_Provided text_.
This pastoral passage was written for LRBC for 29 August 2021, during level 4 Lockdown.
There are two things that I appreciate about history.
The first is just how different life has been for people in different times and places to our own.
The second is just how similar life has been for people in different times and places to our own.
I like the differentness because it is fascinating, but value the sameness because in that sameness I can see how people have faced some of the same kinds of challenges and difficulties that we do today, albeit in a very different setting.
One such instance of this was put in front of me this week when a friend shared a post on Facebook that quoted a letter that Martin Luther wrote to a friend during the Bubonic plague of the 1500s.
Here’s what he said: “I shall ask God mercifully to protect us. Then I will fumigate, purify the air, administer medicine, and take medicine. I shall avoid places and persons where my presence is not needed in order to not become contaminated, and thus perchance inflict and pollute others, and so cause their death as a result of my negligence. If God should wish to take me, he will surely find me. But, I have done what he has expected of me, and so I am not responsible for either my own death or the death of others. If my neighbor needs me, however, I shall not avoid place or person, but will go freely. This is a God-fearing faith because it is neither brash nor foolhardy, and does not tempt God.”
The whole letter that Luther wrote had much more than this, but from this excerpt we can see that he combines piety with practicality in the way he recommended and chose to respond to the plague.
The issue at debate in Luther’s Germany was not for or against lockdowns or vaccinations, but rather whether one should accept the plague as divine punishment and stay put to help others, or flee to the next town for safety. Luther could commend the concerns of both groups, but what we see in the quoted excerpt is a commendation that all should be willing to adopt.
No doubt there were many civilian-experts then as there are now, who knew what was the right course of action (there were even some who spurned the use of medicines, ‘social distancing’ and were deliberately careless around the infected, or who even deliberately infected others in hope that they might shed the disease from themselves!).
His recommendation is that one does what they can to take responsible care for themself and their neighbors, neither causing a problem nor shirking from assisting those in need. He also recommends a piety that looks to God for protection and accepts whatever may come, but also refrains from using faith as an excuse for loveless and reckless behavior.
We can be thankful for the different circumstances we live in – late medieval Germany was far from an ideal setting for living through a plague.
But we can also be reminded by what was similar – people need care, we must act with responsibility, and do all that we do before God knowing that ultimately our life is in his hands, and that he expects us to conduct the life that we live in such a way that loves our neighbor and loves him.

Records in a dataset:
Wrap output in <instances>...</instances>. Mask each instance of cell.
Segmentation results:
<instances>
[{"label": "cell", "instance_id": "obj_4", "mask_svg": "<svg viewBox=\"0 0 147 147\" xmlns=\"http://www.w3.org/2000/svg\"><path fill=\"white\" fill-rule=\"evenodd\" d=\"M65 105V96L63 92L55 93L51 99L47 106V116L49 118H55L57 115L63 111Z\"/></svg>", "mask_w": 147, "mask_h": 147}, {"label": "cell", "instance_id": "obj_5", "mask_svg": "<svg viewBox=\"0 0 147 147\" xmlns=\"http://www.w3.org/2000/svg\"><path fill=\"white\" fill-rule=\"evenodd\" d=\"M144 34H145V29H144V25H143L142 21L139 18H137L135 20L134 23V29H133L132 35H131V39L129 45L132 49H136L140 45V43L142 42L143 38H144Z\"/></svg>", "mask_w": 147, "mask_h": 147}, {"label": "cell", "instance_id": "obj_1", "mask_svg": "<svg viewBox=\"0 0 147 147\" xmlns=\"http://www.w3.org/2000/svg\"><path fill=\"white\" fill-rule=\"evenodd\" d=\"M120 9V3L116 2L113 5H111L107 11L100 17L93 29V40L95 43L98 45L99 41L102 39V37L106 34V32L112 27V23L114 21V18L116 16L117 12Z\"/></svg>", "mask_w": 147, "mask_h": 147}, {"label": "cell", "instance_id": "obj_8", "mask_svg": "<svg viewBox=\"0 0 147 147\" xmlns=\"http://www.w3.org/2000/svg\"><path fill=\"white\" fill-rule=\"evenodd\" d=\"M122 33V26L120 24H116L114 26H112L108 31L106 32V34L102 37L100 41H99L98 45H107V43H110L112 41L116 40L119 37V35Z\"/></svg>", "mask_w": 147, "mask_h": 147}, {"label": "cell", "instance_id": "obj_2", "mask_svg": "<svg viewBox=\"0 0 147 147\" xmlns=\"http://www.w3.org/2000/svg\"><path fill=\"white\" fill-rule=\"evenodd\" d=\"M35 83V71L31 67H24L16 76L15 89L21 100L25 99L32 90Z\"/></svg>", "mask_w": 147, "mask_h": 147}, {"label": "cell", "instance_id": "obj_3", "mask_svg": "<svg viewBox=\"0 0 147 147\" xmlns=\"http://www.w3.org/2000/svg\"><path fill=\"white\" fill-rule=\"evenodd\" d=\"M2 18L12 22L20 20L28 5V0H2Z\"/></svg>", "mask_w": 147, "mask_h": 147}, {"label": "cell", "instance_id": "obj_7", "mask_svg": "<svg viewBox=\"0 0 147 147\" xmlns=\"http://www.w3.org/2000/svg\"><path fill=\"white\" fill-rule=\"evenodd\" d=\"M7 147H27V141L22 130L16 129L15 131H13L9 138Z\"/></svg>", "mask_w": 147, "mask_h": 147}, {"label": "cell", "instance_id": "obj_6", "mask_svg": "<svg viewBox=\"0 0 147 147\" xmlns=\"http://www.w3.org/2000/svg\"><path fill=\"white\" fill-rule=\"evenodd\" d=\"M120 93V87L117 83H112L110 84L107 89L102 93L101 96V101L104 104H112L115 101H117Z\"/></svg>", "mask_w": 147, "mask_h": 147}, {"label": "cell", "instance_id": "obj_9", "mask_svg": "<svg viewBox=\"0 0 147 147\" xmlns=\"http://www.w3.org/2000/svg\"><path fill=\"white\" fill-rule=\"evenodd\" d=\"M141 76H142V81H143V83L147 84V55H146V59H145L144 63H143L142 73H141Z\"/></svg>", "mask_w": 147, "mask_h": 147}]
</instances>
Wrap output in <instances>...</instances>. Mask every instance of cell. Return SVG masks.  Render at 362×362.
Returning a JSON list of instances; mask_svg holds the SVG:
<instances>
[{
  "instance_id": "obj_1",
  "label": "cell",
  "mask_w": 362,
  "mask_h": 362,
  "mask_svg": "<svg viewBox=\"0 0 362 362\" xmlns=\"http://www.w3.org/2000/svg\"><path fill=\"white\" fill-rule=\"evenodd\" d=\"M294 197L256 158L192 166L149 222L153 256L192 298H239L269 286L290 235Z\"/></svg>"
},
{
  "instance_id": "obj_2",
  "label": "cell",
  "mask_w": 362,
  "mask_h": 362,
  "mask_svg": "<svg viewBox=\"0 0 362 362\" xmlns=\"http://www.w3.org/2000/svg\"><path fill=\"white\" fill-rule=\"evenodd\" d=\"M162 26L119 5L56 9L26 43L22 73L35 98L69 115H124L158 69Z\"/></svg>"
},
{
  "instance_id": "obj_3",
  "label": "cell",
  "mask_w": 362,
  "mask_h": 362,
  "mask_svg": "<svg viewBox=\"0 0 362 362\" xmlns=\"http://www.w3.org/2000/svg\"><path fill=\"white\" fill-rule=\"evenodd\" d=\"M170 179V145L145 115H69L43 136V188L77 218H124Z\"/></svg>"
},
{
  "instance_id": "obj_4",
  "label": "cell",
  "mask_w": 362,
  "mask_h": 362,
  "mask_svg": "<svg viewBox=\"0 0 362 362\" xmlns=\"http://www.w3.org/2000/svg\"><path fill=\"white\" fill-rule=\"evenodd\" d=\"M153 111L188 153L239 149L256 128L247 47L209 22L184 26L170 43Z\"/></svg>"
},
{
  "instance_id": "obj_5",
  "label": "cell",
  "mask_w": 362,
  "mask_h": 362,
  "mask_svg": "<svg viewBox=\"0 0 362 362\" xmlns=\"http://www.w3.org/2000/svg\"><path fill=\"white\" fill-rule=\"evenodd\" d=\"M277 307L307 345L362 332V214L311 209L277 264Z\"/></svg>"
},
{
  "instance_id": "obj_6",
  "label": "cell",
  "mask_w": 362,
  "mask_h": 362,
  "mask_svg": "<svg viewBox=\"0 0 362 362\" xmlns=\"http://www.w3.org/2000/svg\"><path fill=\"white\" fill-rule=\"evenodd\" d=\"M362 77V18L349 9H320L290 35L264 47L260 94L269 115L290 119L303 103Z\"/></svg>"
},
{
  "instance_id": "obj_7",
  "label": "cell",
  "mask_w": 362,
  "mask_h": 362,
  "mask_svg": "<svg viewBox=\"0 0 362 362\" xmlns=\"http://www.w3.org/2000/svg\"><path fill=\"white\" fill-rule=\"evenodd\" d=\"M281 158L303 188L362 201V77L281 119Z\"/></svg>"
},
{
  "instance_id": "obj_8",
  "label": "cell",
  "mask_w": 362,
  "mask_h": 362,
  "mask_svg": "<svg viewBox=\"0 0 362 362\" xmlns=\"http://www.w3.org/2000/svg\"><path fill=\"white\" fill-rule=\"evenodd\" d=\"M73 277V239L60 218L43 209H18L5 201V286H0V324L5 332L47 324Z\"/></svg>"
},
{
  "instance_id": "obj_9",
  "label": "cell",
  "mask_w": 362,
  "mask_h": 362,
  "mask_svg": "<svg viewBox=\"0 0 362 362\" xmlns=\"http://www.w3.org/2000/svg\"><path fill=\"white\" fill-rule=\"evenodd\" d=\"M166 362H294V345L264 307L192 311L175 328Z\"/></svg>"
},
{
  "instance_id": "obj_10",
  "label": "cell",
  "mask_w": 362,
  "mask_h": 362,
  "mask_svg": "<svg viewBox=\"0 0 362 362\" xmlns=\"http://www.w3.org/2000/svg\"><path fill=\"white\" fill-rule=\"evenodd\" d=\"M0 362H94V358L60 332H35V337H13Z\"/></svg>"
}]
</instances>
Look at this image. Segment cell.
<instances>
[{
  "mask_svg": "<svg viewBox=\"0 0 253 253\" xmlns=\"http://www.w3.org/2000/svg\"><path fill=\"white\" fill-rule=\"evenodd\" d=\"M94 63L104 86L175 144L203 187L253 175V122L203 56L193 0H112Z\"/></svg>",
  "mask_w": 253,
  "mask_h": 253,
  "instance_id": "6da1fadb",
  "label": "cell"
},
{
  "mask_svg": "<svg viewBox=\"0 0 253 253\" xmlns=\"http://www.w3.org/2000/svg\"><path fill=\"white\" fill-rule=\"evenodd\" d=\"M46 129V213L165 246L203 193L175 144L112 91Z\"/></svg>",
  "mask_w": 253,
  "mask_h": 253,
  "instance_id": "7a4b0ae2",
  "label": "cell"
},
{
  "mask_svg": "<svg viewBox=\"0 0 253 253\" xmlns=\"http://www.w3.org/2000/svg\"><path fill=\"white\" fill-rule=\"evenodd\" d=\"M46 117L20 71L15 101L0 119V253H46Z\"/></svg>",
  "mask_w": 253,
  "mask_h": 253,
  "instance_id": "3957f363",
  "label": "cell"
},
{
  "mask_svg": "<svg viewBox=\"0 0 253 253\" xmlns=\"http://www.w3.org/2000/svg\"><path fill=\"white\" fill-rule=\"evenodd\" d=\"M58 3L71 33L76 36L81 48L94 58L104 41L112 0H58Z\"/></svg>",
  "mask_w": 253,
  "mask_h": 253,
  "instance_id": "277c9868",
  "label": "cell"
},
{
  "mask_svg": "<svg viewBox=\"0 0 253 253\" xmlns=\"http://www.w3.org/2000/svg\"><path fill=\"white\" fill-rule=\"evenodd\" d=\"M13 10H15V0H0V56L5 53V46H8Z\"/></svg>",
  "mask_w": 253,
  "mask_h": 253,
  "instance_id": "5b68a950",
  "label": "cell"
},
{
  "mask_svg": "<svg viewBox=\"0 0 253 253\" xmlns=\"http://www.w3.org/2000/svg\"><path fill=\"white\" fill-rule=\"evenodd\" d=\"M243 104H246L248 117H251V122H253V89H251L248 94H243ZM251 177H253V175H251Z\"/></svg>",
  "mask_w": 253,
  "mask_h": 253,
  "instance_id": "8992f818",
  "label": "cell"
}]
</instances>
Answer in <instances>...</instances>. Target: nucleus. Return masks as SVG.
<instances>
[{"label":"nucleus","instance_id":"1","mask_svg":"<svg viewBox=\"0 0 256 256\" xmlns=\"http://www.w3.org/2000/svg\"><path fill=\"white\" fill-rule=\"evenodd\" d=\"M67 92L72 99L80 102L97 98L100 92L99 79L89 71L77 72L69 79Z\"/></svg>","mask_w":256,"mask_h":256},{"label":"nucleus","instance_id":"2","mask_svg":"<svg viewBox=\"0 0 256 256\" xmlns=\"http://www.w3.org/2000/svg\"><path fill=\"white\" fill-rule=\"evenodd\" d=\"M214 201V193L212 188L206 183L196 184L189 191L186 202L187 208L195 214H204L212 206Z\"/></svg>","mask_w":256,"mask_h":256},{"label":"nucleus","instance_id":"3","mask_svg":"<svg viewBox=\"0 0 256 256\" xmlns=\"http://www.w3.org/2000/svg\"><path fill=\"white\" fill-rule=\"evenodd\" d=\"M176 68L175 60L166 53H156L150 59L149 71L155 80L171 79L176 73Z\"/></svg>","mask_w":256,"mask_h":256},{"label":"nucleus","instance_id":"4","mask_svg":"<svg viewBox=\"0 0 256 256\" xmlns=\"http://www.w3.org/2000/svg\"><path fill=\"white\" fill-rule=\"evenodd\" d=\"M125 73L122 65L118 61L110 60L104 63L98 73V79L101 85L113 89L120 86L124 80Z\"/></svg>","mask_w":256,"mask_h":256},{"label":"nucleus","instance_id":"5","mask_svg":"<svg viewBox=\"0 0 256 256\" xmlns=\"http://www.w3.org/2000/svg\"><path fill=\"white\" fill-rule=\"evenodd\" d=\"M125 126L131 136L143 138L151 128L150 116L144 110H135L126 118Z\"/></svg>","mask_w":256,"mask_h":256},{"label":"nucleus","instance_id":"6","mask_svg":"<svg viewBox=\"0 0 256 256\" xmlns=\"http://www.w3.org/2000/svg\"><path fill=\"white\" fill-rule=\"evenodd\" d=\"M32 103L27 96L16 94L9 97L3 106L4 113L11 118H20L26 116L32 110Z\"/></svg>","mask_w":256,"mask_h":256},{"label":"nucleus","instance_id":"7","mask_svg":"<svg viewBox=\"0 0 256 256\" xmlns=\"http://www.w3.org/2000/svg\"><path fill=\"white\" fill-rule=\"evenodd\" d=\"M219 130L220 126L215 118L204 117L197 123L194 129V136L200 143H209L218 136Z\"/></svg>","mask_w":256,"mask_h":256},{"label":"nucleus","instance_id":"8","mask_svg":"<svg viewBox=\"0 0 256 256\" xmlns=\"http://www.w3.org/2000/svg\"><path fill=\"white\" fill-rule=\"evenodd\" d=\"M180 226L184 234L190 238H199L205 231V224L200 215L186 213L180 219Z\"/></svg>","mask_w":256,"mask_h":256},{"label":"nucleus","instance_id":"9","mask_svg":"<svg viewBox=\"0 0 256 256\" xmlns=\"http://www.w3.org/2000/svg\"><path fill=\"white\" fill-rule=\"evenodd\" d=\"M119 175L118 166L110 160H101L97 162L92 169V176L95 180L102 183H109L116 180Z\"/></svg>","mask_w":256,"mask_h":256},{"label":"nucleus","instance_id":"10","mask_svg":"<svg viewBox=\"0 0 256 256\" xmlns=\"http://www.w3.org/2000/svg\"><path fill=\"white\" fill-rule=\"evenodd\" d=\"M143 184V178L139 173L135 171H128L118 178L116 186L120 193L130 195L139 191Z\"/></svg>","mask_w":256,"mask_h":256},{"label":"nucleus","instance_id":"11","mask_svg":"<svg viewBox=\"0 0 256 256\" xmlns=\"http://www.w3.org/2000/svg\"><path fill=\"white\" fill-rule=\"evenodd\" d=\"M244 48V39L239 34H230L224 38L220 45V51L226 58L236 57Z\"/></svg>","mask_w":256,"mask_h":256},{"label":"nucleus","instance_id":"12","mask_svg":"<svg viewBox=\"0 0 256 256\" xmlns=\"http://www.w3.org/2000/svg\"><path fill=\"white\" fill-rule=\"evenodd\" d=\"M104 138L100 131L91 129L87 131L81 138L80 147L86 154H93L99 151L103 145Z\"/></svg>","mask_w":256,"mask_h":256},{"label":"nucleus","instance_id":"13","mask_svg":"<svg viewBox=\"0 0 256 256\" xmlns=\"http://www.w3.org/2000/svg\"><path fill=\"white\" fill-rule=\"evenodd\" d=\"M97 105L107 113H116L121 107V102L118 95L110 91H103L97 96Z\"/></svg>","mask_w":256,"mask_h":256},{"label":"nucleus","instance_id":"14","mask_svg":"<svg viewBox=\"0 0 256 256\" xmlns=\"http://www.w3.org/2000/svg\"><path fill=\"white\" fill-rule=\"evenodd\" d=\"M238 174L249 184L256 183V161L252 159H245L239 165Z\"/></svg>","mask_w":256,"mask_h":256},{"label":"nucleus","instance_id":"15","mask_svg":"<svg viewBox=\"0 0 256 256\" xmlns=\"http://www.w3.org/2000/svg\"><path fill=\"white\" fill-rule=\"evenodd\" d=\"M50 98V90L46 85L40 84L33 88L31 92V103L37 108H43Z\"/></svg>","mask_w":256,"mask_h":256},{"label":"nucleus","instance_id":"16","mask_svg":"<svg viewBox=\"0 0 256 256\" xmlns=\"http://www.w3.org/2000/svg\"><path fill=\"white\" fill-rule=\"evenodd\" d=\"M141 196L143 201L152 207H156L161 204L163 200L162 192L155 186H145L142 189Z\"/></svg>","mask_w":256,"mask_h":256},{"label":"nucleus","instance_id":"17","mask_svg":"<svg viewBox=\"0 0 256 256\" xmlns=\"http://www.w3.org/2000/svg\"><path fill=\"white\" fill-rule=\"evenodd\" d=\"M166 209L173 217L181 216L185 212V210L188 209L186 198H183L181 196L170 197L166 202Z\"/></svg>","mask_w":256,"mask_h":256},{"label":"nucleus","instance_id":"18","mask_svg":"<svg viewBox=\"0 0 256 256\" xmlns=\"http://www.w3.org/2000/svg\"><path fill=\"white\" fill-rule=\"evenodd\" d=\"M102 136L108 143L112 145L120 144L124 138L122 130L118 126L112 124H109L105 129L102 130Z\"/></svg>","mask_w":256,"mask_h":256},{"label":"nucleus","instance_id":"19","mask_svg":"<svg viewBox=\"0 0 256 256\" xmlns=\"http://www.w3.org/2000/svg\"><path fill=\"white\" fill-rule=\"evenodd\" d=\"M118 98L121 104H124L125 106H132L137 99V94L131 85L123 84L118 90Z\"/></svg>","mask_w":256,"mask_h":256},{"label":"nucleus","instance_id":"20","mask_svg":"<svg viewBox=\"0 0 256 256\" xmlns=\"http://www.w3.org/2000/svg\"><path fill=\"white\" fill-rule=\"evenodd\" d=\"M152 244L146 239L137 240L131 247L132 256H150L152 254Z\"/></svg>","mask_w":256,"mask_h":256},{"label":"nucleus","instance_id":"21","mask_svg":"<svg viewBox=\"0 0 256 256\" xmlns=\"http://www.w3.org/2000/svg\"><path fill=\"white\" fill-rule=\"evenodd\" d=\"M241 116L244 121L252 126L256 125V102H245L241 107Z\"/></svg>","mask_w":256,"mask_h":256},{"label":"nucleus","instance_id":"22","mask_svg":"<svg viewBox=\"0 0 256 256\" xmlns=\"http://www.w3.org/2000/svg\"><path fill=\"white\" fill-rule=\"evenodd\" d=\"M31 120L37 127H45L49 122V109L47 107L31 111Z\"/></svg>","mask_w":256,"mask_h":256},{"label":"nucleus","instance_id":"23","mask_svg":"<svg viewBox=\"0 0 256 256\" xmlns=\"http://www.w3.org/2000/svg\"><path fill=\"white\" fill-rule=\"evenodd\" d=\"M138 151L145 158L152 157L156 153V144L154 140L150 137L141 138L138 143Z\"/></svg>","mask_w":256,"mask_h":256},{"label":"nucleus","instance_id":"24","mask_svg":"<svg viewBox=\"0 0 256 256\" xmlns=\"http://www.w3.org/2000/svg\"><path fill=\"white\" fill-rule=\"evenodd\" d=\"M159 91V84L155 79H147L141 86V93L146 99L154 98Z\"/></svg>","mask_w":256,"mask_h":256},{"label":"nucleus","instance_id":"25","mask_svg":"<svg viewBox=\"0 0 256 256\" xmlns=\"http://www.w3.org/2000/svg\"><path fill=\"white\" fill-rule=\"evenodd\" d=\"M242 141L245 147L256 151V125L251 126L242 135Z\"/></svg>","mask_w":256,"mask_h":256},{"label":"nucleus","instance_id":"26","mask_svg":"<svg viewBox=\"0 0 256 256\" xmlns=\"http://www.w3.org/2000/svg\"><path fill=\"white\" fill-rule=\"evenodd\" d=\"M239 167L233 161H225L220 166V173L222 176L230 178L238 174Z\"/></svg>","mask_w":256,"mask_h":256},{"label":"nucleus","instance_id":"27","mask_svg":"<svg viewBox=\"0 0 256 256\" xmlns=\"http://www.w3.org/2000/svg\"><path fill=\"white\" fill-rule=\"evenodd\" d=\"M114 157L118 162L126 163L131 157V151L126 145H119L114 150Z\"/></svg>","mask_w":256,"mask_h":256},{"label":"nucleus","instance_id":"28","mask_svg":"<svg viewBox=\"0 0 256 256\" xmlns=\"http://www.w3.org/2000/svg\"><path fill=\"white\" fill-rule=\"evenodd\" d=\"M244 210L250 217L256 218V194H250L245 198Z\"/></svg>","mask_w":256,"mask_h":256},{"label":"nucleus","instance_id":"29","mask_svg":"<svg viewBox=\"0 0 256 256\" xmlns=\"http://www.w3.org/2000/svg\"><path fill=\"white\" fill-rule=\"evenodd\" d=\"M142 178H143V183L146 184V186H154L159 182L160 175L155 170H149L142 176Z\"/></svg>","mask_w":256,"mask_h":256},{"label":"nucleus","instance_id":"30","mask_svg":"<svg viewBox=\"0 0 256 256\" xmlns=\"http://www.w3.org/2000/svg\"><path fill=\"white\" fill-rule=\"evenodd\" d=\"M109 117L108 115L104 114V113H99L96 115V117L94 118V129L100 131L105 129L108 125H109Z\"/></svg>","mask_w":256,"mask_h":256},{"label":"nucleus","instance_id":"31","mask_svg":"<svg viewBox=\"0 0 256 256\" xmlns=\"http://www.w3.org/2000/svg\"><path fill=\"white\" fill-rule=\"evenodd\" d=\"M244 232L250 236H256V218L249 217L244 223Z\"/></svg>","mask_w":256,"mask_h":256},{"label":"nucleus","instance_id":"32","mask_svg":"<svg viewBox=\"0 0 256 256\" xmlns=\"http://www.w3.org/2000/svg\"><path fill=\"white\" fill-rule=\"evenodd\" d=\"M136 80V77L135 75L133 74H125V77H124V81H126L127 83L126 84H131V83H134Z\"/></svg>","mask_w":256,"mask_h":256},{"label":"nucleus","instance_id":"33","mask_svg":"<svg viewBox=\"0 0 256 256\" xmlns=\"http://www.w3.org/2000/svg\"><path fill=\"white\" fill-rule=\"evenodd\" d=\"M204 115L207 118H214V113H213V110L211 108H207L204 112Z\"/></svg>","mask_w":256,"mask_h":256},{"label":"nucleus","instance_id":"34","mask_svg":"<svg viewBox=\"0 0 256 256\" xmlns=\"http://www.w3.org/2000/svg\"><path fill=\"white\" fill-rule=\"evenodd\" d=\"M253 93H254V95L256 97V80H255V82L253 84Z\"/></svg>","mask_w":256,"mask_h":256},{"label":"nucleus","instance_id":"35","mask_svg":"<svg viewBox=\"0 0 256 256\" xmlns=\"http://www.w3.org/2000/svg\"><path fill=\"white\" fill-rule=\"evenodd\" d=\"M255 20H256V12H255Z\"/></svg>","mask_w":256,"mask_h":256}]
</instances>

_Activity A_.
Answer these questions using the pastoral passage:
(i) For what date was the passage written?
(ii) During which plague did Martin Luther write the letter that is quoted?
(iii) What was the issue at debate in Luther's Germany?
_Activity B_. Retype the pastoral passage between "The whole letter" and "to the plague.", inclusive.

_Written solution A_.
(i) 29 August 2021
(ii) The Bubonic plague of the 1500s
(iii) Whether one should accept the plague as divine punishment and stay put to help others, or flee to the next town for safety

_Written solution B_.
The whole letter that Luther wrote had much more than this, but from this excerpt we can see that he combines piety with practicality in the way he recommended and chose to respond to the plague.